“On August 8 (1974), Richard Milhouse Nixon announced his resignation as of noon the following day, thus avoiding the humiliation of certain impeachment. It was a solemn moment in the life of the nation. The change in leadership took place with no soldiers with fixed bayonets in the streets to keep civil order. The nation accepted the departure of its disgraced president and welcomed his successor peacefully.”
This is how Harry Rosenfeld described that day forty years ago in his autobiography, “From Kristallnacht to Watergate: Memoirs of a Newspaperman.” For old journalists like myself, the book evokes the long effort to get at the truth behind a June 17, 1972 break-in at the Democratic National Committee headquarters at the Watergate complex. Rosenfeld was the metro editor at The Washington Post at the time.
Many readers were not even born at that time and, for them, it is a useful lesson in the way a combination of tenacious journalism and the wheels of government combined to result in the historic resignation of a president who had won an impressive reelection. Despite the slavish coverage of Barack Obama by much of the nation’s mainstream press, the fact remains that the “phony” scandals he wants to dismiss are in the news every day, building a momentum that could lead to his resignation in the face of impeachment.
Watergate unfolded slowly, but its outcome included the indictment, trial, conviction, and incarceration of forty-three persons, among which was Nixon’s Attorney General and many of his top staff members and administration officials. Watergate was a singular scandal, but today Obama’s presidency is circling the drain with scandals in the Department of State, the Department of Justice, the Internal Revenue Service, and the Federal Election Commission.
Events surrounding the passage of the Affordable Patient Care Act—Obamacare—also demonstrate mounting opposition to Obama’s signature legislation and exacerbating all of this is the moribund economy.
When the Senate Watergate Committee issued its final report, its chairman said, “The presidential aides who perpetrated Watergate…were instigated by a lust for political power itself.” This could apply to the President and those around him because their disregard for the Constitutional limits on their actions is manifested every day. For example, there is no authority to delay implementation of Obamacare’s employer mandate.
The title of Rosenfeld’s memoir is a reminder of a grim period of history in the last century, the rise of the Nazi regime in Germany and the subsequent deliberate murder of Europe’s Jews in what has come to be known as the Holocaust. Kristallnacht. On November 9, 1938 a coordinated attack on synagogues, Jewish businesses, and Jews in Germany made it abundantly clear that those who had not already left had better do so.
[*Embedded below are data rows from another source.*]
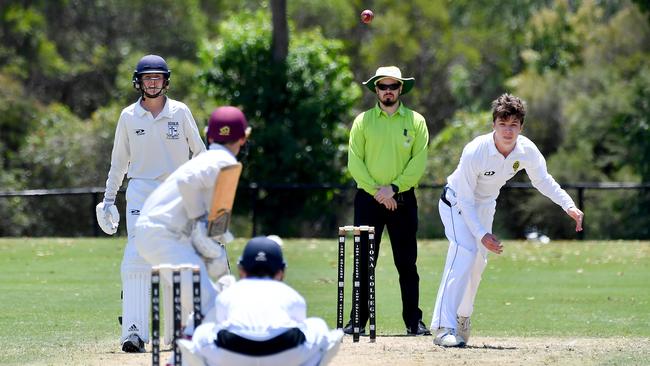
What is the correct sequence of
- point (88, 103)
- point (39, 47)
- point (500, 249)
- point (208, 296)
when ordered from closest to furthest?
point (208, 296) → point (500, 249) → point (39, 47) → point (88, 103)

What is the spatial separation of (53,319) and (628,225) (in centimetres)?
1570

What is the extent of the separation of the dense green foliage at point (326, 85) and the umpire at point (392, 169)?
14154 mm

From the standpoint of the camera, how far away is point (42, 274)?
16359 millimetres

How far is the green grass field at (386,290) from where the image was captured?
1147 cm

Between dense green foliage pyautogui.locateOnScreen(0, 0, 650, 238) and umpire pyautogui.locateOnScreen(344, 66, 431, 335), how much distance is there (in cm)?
1415

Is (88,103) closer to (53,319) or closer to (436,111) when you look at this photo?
(436,111)

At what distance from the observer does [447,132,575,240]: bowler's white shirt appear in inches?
393

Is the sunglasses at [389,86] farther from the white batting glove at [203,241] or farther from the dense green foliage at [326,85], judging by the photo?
the dense green foliage at [326,85]

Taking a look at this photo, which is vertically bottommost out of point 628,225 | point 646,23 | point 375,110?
point 628,225

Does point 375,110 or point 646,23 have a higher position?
point 646,23

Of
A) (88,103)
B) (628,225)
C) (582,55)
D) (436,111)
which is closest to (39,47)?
(88,103)

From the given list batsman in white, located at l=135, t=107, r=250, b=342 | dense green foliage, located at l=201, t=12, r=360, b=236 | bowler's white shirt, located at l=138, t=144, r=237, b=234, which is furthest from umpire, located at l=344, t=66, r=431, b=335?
dense green foliage, located at l=201, t=12, r=360, b=236

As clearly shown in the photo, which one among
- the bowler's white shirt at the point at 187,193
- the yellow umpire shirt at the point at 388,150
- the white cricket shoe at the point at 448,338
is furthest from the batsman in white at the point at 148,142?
the white cricket shoe at the point at 448,338

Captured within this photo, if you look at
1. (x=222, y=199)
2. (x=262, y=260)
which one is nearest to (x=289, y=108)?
(x=222, y=199)
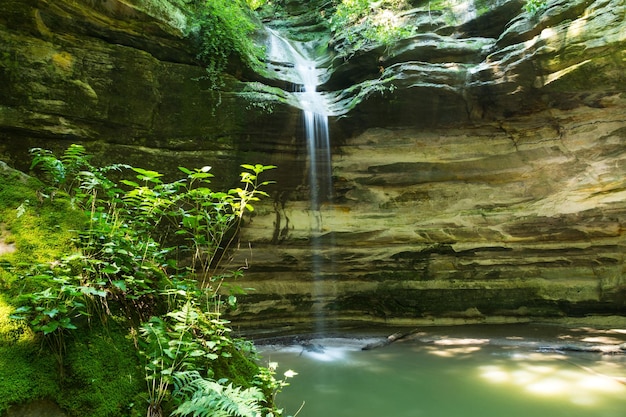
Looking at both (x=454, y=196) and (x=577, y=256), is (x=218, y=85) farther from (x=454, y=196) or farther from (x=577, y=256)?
(x=577, y=256)

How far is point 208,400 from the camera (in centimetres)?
174

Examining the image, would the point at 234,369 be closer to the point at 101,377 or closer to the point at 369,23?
the point at 101,377

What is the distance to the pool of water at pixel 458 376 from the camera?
3895 mm

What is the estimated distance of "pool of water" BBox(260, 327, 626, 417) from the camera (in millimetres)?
3895

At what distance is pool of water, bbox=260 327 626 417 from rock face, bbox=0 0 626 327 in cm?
120

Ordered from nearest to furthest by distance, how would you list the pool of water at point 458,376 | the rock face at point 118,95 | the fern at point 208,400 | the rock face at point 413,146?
the fern at point 208,400 → the pool of water at point 458,376 → the rock face at point 118,95 → the rock face at point 413,146

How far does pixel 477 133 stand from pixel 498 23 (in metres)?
2.31

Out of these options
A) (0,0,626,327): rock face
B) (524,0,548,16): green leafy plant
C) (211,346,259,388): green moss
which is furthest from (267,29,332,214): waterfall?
(211,346,259,388): green moss

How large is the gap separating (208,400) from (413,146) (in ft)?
23.4

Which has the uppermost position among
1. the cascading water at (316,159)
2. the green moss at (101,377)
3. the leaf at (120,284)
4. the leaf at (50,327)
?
the cascading water at (316,159)

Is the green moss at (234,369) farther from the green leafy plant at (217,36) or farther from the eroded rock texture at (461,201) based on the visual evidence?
the green leafy plant at (217,36)

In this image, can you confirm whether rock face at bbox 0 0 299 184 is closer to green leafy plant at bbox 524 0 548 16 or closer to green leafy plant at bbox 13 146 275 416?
green leafy plant at bbox 13 146 275 416

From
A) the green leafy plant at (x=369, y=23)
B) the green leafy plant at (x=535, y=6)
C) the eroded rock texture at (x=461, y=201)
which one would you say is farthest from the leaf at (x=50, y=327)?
the green leafy plant at (x=535, y=6)

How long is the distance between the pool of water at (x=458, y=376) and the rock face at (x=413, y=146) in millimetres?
1201
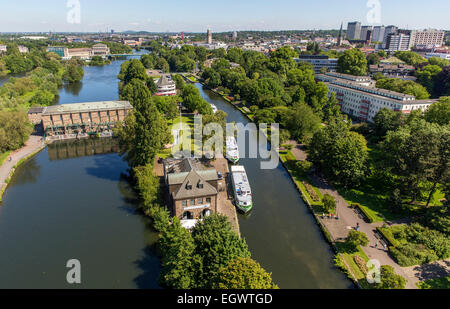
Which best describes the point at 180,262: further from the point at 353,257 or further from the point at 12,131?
the point at 12,131

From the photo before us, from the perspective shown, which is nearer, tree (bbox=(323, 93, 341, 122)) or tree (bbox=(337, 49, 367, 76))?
tree (bbox=(323, 93, 341, 122))

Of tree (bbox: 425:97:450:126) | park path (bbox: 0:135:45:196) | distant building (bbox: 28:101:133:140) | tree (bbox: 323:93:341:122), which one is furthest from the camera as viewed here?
tree (bbox: 323:93:341:122)

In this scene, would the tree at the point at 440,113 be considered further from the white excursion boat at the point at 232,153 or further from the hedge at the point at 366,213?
the white excursion boat at the point at 232,153

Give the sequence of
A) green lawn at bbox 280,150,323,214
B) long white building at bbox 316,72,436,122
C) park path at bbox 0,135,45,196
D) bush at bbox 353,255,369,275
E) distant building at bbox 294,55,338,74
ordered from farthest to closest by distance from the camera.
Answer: distant building at bbox 294,55,338,74 → long white building at bbox 316,72,436,122 → park path at bbox 0,135,45,196 → green lawn at bbox 280,150,323,214 → bush at bbox 353,255,369,275

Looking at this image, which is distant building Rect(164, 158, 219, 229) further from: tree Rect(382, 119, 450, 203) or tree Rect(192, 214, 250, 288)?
tree Rect(382, 119, 450, 203)

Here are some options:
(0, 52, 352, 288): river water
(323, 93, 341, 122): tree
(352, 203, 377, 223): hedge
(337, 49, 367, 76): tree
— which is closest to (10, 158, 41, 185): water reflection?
(0, 52, 352, 288): river water

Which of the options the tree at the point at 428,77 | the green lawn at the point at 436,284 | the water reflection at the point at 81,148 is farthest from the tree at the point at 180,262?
the tree at the point at 428,77

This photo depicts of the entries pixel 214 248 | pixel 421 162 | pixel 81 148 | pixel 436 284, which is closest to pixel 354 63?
pixel 421 162

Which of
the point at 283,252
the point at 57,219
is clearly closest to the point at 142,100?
the point at 57,219
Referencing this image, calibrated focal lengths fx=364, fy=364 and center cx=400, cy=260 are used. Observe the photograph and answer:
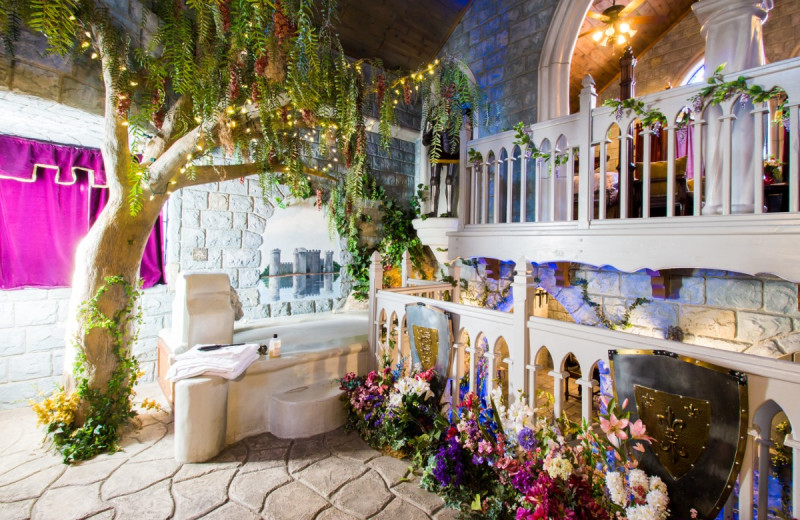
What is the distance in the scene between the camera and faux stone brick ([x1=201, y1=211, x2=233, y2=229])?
414 cm

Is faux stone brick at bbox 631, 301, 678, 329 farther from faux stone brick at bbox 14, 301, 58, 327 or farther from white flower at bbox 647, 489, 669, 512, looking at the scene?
faux stone brick at bbox 14, 301, 58, 327

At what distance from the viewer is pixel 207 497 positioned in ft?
6.87

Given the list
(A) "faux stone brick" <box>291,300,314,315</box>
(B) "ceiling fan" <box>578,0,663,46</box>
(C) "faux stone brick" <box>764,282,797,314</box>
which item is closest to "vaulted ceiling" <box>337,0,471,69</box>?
(B) "ceiling fan" <box>578,0,663,46</box>

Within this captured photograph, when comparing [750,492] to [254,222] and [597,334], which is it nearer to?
[597,334]

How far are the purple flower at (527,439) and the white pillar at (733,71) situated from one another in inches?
82.4

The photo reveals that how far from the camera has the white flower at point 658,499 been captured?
4.61 feet

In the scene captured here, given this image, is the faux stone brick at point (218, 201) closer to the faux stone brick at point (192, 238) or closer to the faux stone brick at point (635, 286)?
the faux stone brick at point (192, 238)

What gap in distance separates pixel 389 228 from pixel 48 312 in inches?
156

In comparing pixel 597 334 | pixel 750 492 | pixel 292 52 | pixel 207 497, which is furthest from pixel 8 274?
pixel 750 492

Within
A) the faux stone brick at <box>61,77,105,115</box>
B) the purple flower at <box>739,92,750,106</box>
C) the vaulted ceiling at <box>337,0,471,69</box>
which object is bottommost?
the purple flower at <box>739,92,750,106</box>

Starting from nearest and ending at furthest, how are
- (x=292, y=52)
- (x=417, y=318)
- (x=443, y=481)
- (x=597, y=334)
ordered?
(x=597, y=334), (x=443, y=481), (x=292, y=52), (x=417, y=318)

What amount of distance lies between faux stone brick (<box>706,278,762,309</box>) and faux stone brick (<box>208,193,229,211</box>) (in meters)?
4.94

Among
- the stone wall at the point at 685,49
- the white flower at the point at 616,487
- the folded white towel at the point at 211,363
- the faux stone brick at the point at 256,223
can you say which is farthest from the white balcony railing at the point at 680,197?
the stone wall at the point at 685,49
The Rosenfeld family, his parents and sister, were among the fortunate to escape.
Rosenfeld’s life mirrors journalism from the 1940s to the present. He wanted nothing more than to be a journalist, beginning in a low-level job at New York’s Herald Tribune, working not as a copy boy, but in its syndicate department as a shipping clerk. With meticulous detail, Rosenfeld tells of his rise in the profession that included the death of his beloved Tribune and to his editorial positions as foreign news editor for The Washington Post and eventually as its metro editor, a job that included supervising two young reporters, Bob Woodward and Carl Bernstein, who would gain fame for their dogged coverage of the Watergate burglary and subsequent revelations.
As foreign editor, he was able to travel throughout the world, often meeting the leaders of its nations throughout that time. While still at the Tribune, in 1965 he traveled to Jerusalem where he visited “a city divided” in which “the Israelis had erected high, thick concrete barriers to deflect sniper fire from Jordanians in the Old City.” Two years later the “Six Day War” would see Israel gain control of Jerusalem, the West Bank, and the Golan Heights.
When the Watergate burglary occurred, Rosenfeld had already enjoyed many years working as a journalist and, in particular, as an editor overseeing the work of journalists. By then he was already widely regarded as one of the best in his profession. He had spotted Woodward as having great promise even though he had no formal journalism training. He also knew that Bernstein had a less than personal stellar reputation, but his instincts were such that he quickly surmised that the break-in was no “third-rate burglary” as the White House press secretary had described it.
“When people say the Post brought down President Nixon,” says Rosenfeld, “they are off the mark. He brought himself down.”
When the impeachment articles were proposed, they said that Nixon had “brought disgrace and disrespect to the office of the presidency, failed to honor the Constitution of the United States and the laws enacted thereunder, imperiled the civil liberties of the American people, and attempted to undermine the legislative and judicial branches of government, thereby jeopardizing the constitutional system of government in which the people of the United States have placed their trust.”
If that sounds a lot like what has been occurring throughout the first and now second term of President Obama, you’re right. He is facing the outcome of not one, but several scandals, all continuing to unravel as the weeks turn into months and years. It took two years to put an end to Nixon’s presidency and there is every likelihood that we will have to endure more revelations about the rot at the center of his presidency before he too must face justice.